§ Les obscurités que peut contenir une révélation Les Misérables

Marius, il faut le reconnaître et même y insister, tout en interrogeant Jean Valjean au point que Jean Valjean lui avait dit: vous me confessez, ne lui avait pourtant pas fait deux ou trois questions décisives. Ce n'était pas qu'elles ne se fussent présentées à son esprit, mais il en avait eu peur. Le galetas Jondrette? La barricade? Javert? Qui sait où se fussent arrêtées les révélations? Jean Valjean ne semblait pas homme à reculer, et qui sait si Marius, après l'avoir poussé, n'aurait pas souhaité le retenir? Dans de certaines conjonctures suprêmes, ne nous est-il pas arrivé à tous, après avoir fait une question, de nous boucher les oreilles pour ne pas entendre la réponse?

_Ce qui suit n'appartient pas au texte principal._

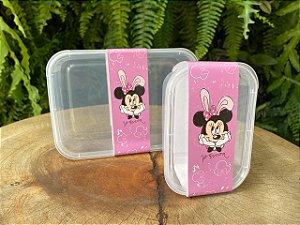 Tiras de Páscoa Ratinha Feliz Páscoa para Embalagens com 5un. Rizzo Confeitaria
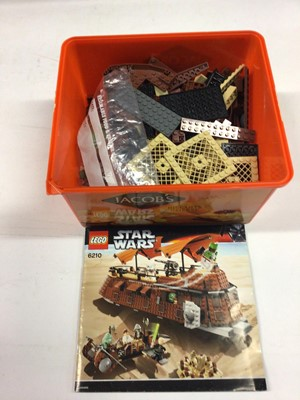 Lot 6 - Lego 75093 Death Star Final Duel, 6210 Jabba Sail Barge, 6210 Jabba Sail Barge, all including instructions and mini figs, Not boxed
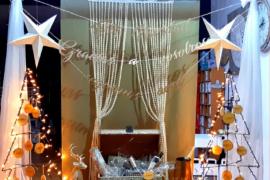Cerca de 70 comercios participan en el Concurso de Escaparatismo Navideño de la Cámara de Comercio
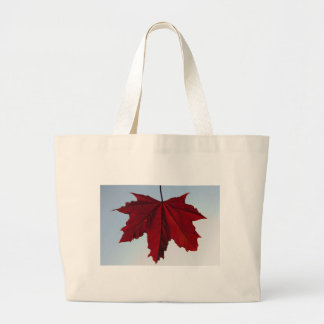 Red Maple Leaf Canvas Bag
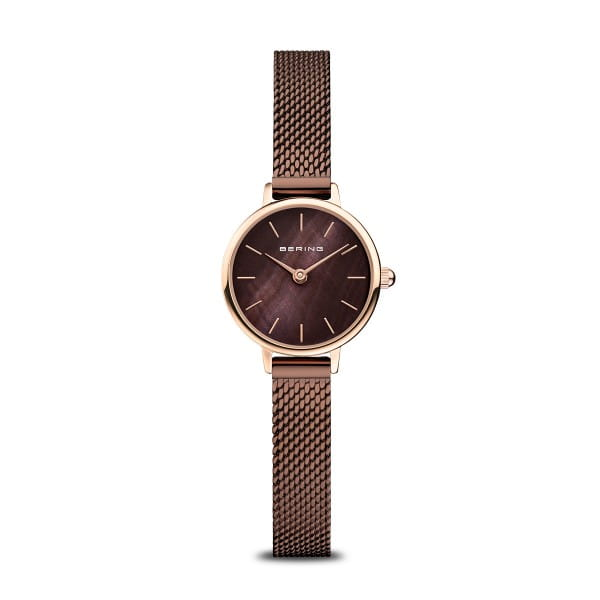 Classic | roségold glänzend | 11022-265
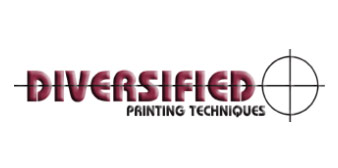 Diversified Printing Techniques Inc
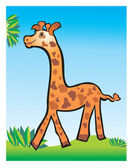 Giraffe children's drawing — Stock Photo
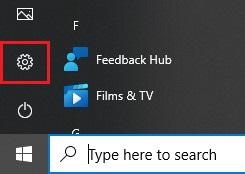 Cara Menghapus Aplikasi Di Windows 10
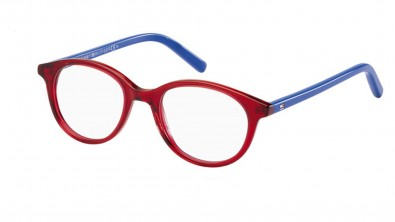Tommy Hilfiger TH 1144 H9W in Rot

C'est surtout quand on aime qu'on a de ces lâchetés-là. Il n'est pas sage de questionner à outrance les situations sinistres, surtout quand le côté indissoluble de notre propre vie y est fatalement mêlé. Des explications désespérées de Jean Valjean, quelque épouvantable lumière pouvait sortir, et qui sait si cette clarté hideuse n'aurait pas rejailli jusqu'à Cosette? Qui sait s'il n'en fût pas resté une sorte de lueur infernale sur le front de cet ange? L'éclaboussure d'un éclair, c'est encore de la foudre. La fatalité a de ces solidarités-là, où l'innocence elle-même s'empreint de crime par la sombre loi des reflets colorants. Les plus pures figures peuvent garder à jamais la réverbération d'un voisinage horrible. À tort ou à raison, Marius avait eu peur. Il en savait déjà trop. Il cherchait plutôt à s'étourdir qu'à s'éclairer. Éperdu, il emportait Cosette dans ses bras en fermant les yeux sur Jean Valjean.